Outside voice findings (Claude subagent, codex unavailable)

Nine findings, three presented as decisions:

OV # Topic User choice
OV1 Phase 2 gate framing (pixel-identical vs. tolerance) B — Keep pixel-identical framing; accept risk. User takes conviction position: the mapping IS solvable with the right OOXML approach.
OV2 Precondition sequencing (#3 before #1?) B — Run #1 and #3 in parallel. Moderate-risk, faster Phase 1.
OV3 Pilot commitment + Hindi positioning B — Proceed without pilot; Publisher Profile generics are enough.

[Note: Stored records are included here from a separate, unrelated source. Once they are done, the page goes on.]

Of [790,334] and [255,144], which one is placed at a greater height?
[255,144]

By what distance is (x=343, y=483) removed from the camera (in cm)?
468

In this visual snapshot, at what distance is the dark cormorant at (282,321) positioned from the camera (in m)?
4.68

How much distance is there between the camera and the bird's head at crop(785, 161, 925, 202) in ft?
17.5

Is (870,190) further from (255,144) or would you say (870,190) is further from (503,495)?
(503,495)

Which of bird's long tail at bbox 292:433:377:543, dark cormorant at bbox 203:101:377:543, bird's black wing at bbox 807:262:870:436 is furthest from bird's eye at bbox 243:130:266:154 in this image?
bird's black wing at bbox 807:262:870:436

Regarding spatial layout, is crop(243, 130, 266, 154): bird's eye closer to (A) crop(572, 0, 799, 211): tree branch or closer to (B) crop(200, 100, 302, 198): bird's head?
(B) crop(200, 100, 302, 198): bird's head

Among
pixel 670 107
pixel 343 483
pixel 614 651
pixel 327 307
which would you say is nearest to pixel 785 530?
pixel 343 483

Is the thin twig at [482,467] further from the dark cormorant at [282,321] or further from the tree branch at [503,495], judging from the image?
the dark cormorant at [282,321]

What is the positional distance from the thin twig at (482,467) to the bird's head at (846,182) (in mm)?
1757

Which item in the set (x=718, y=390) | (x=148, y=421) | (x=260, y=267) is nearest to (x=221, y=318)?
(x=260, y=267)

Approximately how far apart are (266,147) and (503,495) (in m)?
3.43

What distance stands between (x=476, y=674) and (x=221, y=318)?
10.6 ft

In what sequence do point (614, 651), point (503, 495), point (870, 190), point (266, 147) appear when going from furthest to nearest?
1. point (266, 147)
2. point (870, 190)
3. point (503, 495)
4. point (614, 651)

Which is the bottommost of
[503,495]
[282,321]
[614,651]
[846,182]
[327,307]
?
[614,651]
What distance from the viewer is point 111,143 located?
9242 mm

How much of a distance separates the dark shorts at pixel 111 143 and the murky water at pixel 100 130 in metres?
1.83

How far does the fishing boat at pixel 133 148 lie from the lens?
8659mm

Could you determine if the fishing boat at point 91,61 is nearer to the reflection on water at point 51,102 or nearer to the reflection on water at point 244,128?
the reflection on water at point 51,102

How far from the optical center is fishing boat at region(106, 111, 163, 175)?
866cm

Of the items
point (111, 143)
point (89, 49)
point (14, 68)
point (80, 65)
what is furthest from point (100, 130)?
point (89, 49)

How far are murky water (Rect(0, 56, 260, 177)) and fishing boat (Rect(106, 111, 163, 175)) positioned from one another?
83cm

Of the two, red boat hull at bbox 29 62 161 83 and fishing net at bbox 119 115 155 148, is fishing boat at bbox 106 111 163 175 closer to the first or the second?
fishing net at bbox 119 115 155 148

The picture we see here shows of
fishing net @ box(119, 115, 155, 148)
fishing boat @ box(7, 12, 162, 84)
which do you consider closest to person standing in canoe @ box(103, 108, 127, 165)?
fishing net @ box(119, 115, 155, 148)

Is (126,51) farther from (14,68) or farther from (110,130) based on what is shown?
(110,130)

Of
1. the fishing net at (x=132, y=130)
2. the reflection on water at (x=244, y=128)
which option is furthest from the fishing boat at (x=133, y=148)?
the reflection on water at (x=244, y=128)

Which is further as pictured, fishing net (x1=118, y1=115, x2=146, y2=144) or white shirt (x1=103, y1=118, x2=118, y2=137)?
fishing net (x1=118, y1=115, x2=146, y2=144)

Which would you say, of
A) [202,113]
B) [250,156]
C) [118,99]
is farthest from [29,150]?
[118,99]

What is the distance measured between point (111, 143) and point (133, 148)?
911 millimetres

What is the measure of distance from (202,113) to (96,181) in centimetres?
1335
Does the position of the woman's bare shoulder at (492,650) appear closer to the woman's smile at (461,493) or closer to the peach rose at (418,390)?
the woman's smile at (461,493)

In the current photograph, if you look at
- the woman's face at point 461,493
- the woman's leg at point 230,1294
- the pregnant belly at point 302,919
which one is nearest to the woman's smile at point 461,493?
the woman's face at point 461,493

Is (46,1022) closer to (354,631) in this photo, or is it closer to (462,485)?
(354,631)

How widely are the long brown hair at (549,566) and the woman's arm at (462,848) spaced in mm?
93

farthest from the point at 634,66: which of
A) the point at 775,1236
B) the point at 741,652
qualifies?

Outside voice findings not translated to decisions (flagged as background risk):

  • OV #1 (rasterizer mismatch Canvas vs CoreText): real and needs Phase 1 empirical validation. If the probe shows drift > tolerance, this re-surfaces as a hard decision.
  • OV #4 (paragraph-per-line is a product change, not an engineering detail): if fallback hits, operator UX changes. Worth documenting in the help text.
  • OV #5 (Phase 2 harness needs ground-truth renderer): AppleScript flakiness is Reviewer Concern; LibreOffice is not a proxy. /plan-eng-review picks the path.
  • OV #6 (InDesign/Affinity alternative at 10x less work): explicitly rejected via Approach A commitment. Named here for archaeology.
  • OV #7 (template bundle hardens from guesswork without pilot): risk accepted per OV3B. First-issue feedback from the eventual pilot will cause template rework.
  • OV #8 (Hindi-in-v1.1 = positioning change): risk accepted per OV3B. If the Phase 3 Hindi gate fails, re-review positioning before committing to 2b.
  • OV #9 (Office point-release rendering breakage): no rollback mechanism in MVP. Reviewer Concern; needs v1.1 monitoring.